[[ Excerpted text open ]]
Monday, November 30, 2015

Meatball & Butternut Squash Penne

An easy weeknight pasta dish, Meatball & Butternut Squash Penne, uses up the last of the Thanksgiving leftovers without reminding anyone of last week's feast. 

Meatball & Butternut Squash Penne
Serves 4

For the meatballs
2 tablespoons bread crumbs (try panko for extra lightness)
1/2 teaspoon Worcestershire sauce
1/4 teaspoon Dijon mustard
1/4-1/3 cup milk (buttermilk can be used) 
1/3 pound hamburger meat
1/3 pound mild or spicy bulk sausage
1-2 tablespoons olive oil to brown meatballs 
1/3 cup water (broth or white wine may be substituted)

Remaining ingredients
1/2 box (4 servings) penne pasta
2 cups cooked, cubed butternut squash (roasted or steamed)
1 small red bell pepper, seeded, roasted and peeled (canned roasted red peppers OK)
2 cups raw spinach, rinsed well, stems removed
2 tablespoons cream cheese
1 tablespoon grated Parmesan cheese

Method
  1.  Make meatballs: Combine breadcrumbs with next three ingredients.  Stir and let stand for 5 minutes for bread crumbs to soften.  Mix in ground beef and sausage.  Use a small spoon to form one-inch meatballs.  Heat oil in a wide skillet over medium heat.  Brown meatballs.  Add water and scrape up any drippings.  Cover skillet and lower heat to simmer for 5 minutes, until meatballs are cooked through.
  2. Boil a large pot of salted water for pasta while meatballs cook.
  3. When meatballs are cooked, add cooked butternut squash, red bell pepper and spinach to meatballs.  Cover skillet again to allow vegeatbles ot heat througha dn sinach to wilt.
  4. Cook penne pasta as directed on box.
[[ Excerpted text closed ]]
[[ Data segment open ]]
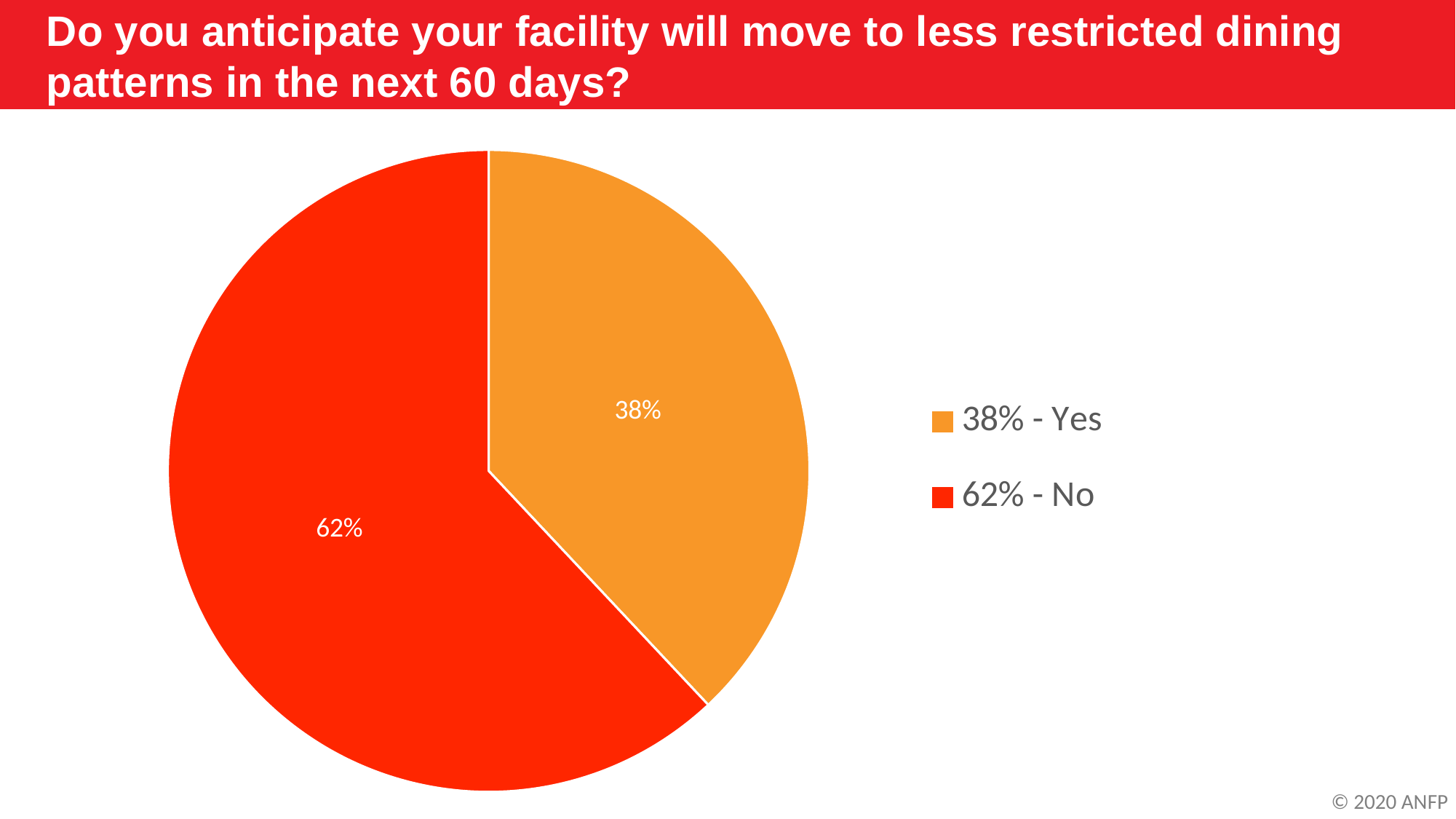
What colour is the slice representing Yes? orange What share of the pie does the No slice represent? 62% What kind of chart is shown on the slide? pie chart What is the difference in percentage points between the No and Yes responses? 24 What percentage of respondents answered Yes? 38% What is the title of the slide? Do you anticipate your facility will move to less restricted dining patterns in the next 60 days? Which is larger, the share for Yes or the share for No? No What percentage of respondents answered No? 62% Which response has the largest share of the pie? No How many entries does the legend list? 2 Which response has the smallest share of the pie? Yes How many slices does the pie chart have? 2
[[ Data segment closed ]]
### Exercise instructions
a: In the penne recipe, restate the passage starting at "Monday, November 30, 2015" and ending at "last week's feast.", swapping "Thanksgiving" for "Christmas".
b: According to the penne recipe, what size should the meatballs be?
c: Summarize the meatball and butternut squash penne recipe in two sentences.

### Per-task outputs
a:
Monday, November 30, 2015

Meatball & Butternut Squash Penne

An easy weeknight pasta dish, Meatball & Butternut Squash Penne, uses up the last of the Christmas leftovers without reminding anyone of last week's feast.

b: One inch.

c: Meatball & Butternut Squash Penne is an easy weeknight pasta dish for four that uses up the last of the Thanksgiving leftovers. Meatballs of bread crumbs, Worcestershire sauce, Dijon mustard, milk, hamburger and sausage are browned, simmered, and joined by cooked butternut squash, red bell pepper and spinach, while the penne is cooked as directed on the box.